[Dataset entries]
==================================================

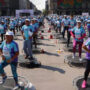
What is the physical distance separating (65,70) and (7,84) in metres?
2.96

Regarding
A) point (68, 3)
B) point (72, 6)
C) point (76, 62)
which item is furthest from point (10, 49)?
point (68, 3)

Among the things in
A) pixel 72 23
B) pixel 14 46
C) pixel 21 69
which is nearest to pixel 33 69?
pixel 21 69

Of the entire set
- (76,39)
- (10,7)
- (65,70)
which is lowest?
(65,70)

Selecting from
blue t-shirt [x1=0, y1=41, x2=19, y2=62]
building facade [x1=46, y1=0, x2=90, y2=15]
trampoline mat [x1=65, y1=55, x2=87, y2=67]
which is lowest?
trampoline mat [x1=65, y1=55, x2=87, y2=67]

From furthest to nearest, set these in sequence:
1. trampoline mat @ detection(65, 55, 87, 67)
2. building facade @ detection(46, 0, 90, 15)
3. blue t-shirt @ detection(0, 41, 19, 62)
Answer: building facade @ detection(46, 0, 90, 15) < trampoline mat @ detection(65, 55, 87, 67) < blue t-shirt @ detection(0, 41, 19, 62)

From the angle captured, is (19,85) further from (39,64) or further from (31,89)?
(39,64)

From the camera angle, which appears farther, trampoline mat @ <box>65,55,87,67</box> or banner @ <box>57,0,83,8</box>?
banner @ <box>57,0,83,8</box>

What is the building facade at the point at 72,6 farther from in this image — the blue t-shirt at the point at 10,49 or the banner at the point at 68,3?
the blue t-shirt at the point at 10,49

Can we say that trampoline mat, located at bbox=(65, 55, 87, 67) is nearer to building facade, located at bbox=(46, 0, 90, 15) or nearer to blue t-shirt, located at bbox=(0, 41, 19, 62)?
blue t-shirt, located at bbox=(0, 41, 19, 62)

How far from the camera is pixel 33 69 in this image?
8.65 metres

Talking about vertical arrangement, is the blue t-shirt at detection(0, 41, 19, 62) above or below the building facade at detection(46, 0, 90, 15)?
below

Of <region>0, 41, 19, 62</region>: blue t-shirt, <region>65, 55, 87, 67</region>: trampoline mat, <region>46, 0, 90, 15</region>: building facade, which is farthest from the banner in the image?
<region>0, 41, 19, 62</region>: blue t-shirt

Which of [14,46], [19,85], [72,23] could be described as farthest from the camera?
[72,23]

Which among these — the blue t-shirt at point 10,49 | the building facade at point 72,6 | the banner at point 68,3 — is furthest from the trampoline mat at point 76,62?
the banner at point 68,3
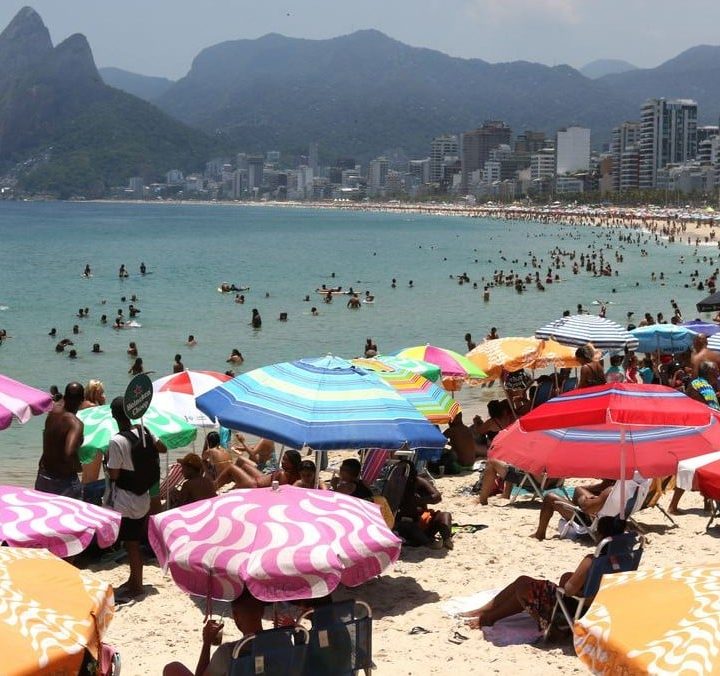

==================================================

* _The exercise_: Reproduce verbatim every line from the one containing "Of <region>0, 41, 19, 62</region>: blue" through the end of the data, including both endpoints. Omit all pictures from the output.

* _Full answer_:
Of <region>0, 41, 19, 62</region>: blue t-shirt, <region>65, 55, 87, 67</region>: trampoline mat, <region>46, 0, 90, 15</region>: building facade, which is farthest from the banner in the image?
<region>0, 41, 19, 62</region>: blue t-shirt

Which of [14,46], [19,85], [72,23] could be described as farthest from the camera?
[72,23]

Which among these — the blue t-shirt at point 10,49 | the building facade at point 72,6 | the banner at point 68,3 — is furthest from the trampoline mat at point 76,62?
the banner at point 68,3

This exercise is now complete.